__Request__: Arrange the rows, from the start through the line that contains "132H85V120H81V111L73 103H60V107H47L39 120H34V128L26" inclusive, as a Markdown table with the columns No. and Line, skipping any blank lines. Leave the pictures out of the table.

* START *

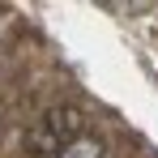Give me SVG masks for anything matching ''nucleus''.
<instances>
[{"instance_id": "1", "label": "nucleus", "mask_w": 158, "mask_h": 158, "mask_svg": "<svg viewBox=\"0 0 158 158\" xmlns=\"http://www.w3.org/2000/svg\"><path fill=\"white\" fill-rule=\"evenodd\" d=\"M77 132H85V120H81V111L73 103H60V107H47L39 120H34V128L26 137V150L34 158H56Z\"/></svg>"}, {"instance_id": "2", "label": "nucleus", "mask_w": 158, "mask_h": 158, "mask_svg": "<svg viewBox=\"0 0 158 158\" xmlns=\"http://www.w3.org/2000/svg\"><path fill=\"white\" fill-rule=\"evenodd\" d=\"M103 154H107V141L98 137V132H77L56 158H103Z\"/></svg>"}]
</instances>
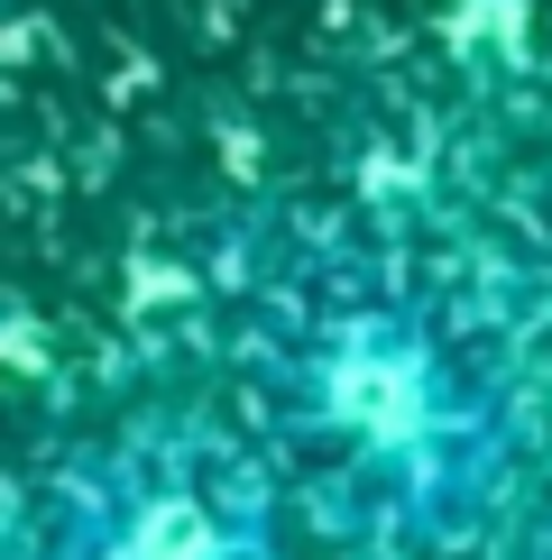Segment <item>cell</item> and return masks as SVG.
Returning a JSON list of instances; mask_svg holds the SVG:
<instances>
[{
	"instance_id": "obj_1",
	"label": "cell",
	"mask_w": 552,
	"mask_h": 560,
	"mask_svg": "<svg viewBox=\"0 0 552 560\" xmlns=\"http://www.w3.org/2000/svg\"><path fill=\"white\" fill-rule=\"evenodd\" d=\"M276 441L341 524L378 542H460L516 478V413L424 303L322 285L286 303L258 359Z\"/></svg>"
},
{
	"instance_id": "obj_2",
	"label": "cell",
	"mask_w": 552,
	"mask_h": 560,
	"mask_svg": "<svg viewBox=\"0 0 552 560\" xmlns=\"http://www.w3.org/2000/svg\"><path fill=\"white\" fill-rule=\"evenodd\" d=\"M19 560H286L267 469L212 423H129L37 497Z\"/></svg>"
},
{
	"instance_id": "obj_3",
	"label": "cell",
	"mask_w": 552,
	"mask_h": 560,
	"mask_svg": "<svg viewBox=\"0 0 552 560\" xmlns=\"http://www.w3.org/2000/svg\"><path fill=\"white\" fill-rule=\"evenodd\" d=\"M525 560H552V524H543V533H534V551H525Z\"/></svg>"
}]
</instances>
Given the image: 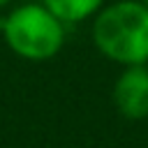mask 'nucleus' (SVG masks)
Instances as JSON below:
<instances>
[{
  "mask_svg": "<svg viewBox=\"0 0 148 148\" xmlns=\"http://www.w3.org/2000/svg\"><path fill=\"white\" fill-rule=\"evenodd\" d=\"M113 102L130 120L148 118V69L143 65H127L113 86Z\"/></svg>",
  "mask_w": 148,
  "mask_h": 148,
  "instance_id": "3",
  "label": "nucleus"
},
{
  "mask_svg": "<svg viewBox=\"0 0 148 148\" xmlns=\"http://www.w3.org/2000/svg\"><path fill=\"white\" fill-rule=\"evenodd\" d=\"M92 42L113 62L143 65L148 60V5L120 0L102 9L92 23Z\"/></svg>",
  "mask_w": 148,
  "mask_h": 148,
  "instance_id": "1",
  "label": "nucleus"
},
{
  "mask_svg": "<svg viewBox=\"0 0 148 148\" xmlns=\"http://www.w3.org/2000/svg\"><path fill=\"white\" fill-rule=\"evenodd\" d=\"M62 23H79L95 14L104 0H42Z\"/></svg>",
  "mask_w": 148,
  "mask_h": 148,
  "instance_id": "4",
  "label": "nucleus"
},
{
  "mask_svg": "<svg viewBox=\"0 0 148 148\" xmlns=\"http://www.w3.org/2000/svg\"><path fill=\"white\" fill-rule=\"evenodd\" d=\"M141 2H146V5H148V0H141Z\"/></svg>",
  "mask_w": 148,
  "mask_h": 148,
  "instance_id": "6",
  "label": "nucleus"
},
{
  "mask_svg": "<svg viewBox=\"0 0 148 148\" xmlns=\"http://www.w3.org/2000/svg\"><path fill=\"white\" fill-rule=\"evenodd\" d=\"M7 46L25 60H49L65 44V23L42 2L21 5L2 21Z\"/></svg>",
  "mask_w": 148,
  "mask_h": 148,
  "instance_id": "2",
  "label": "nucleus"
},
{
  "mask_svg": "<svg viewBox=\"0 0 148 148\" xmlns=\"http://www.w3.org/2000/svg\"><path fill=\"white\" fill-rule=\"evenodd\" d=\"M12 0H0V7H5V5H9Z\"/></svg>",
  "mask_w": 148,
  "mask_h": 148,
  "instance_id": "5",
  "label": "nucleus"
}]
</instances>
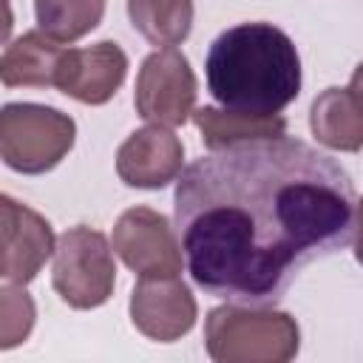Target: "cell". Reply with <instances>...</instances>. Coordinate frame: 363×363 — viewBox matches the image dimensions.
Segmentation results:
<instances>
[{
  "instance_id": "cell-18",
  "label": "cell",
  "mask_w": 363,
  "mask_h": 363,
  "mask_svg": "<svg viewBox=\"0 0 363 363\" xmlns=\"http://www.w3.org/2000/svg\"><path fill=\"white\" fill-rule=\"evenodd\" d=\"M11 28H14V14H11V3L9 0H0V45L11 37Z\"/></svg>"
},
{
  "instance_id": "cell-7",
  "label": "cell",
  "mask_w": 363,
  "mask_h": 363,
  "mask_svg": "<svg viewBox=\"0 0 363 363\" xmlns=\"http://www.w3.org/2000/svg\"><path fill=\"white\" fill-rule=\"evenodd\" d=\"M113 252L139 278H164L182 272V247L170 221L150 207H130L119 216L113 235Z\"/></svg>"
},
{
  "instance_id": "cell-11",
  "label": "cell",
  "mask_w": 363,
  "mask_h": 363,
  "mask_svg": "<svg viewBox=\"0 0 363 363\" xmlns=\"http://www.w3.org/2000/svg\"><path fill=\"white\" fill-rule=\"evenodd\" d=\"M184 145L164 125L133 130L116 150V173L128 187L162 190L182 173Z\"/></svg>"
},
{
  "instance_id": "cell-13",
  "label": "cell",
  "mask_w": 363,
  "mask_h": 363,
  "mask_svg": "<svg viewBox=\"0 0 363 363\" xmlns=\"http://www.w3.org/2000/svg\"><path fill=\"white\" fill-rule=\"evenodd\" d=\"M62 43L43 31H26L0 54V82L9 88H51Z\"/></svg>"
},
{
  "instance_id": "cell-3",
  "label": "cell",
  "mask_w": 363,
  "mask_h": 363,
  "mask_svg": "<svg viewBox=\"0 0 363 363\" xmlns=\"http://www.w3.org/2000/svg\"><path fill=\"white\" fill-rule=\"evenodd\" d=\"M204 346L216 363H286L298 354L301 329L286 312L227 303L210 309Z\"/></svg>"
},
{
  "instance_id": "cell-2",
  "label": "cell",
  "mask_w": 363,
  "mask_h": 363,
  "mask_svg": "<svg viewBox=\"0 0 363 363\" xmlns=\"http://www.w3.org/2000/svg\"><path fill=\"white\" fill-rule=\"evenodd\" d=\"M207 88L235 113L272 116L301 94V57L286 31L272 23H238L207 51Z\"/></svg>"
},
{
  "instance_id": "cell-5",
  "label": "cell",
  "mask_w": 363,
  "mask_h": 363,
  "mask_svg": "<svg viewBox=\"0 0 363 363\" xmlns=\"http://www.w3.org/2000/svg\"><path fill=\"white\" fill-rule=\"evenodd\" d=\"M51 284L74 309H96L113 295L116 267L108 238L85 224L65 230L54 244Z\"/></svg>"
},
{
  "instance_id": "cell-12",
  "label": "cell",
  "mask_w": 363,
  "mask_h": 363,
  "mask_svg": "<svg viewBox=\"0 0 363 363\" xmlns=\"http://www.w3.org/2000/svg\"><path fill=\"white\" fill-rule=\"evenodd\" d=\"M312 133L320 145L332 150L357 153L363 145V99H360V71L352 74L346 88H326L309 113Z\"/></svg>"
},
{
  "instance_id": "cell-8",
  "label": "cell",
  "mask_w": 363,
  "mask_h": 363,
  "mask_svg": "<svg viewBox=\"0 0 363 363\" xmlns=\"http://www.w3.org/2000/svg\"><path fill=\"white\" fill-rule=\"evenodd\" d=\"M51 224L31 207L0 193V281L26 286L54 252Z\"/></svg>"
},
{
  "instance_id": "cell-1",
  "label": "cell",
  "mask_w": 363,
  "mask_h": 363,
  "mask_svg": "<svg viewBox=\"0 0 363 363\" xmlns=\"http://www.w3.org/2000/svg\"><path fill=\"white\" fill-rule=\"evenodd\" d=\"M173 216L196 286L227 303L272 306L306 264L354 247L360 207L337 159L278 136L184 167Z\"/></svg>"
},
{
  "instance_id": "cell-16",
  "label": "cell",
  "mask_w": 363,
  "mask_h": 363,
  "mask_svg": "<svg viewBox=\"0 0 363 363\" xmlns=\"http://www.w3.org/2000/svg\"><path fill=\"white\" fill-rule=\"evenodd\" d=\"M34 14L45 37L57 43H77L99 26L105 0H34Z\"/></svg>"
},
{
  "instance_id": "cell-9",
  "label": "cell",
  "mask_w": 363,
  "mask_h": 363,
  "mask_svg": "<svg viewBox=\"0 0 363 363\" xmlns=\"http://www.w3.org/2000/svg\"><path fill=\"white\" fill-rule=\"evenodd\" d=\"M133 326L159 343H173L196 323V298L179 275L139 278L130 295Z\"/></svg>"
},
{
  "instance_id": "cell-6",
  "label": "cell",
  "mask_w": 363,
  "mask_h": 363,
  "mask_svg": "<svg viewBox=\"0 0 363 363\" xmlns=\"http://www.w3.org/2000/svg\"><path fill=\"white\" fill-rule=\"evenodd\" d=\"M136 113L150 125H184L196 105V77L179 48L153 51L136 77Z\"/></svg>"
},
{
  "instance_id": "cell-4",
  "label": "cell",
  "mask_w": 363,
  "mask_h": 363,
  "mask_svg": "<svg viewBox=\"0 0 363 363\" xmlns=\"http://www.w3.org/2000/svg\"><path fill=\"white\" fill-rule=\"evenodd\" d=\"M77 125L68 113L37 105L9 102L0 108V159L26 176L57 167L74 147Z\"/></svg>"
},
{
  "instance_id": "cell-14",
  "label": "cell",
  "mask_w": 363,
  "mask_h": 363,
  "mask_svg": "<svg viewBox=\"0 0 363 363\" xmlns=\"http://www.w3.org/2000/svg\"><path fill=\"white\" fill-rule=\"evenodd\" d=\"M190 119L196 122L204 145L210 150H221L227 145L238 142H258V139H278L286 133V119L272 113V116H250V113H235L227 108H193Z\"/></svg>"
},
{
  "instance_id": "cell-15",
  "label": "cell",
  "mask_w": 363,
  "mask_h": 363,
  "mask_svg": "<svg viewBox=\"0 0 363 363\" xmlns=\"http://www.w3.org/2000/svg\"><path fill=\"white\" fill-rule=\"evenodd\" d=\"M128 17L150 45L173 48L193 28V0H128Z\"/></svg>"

* END *

__Expected output__:
| No. | Line |
|---|---|
| 1 | Give me SVG masks for anything matching ''nucleus''. |
| 2 | <instances> |
| 3 | [{"instance_id": "1", "label": "nucleus", "mask_w": 158, "mask_h": 158, "mask_svg": "<svg viewBox=\"0 0 158 158\" xmlns=\"http://www.w3.org/2000/svg\"><path fill=\"white\" fill-rule=\"evenodd\" d=\"M77 132H85V120H81V111L73 103H60V107H47L39 120H34V128L26 137V150L34 158H56Z\"/></svg>"}, {"instance_id": "2", "label": "nucleus", "mask_w": 158, "mask_h": 158, "mask_svg": "<svg viewBox=\"0 0 158 158\" xmlns=\"http://www.w3.org/2000/svg\"><path fill=\"white\" fill-rule=\"evenodd\" d=\"M103 154H107V141L98 137V132H77L56 158H103Z\"/></svg>"}] |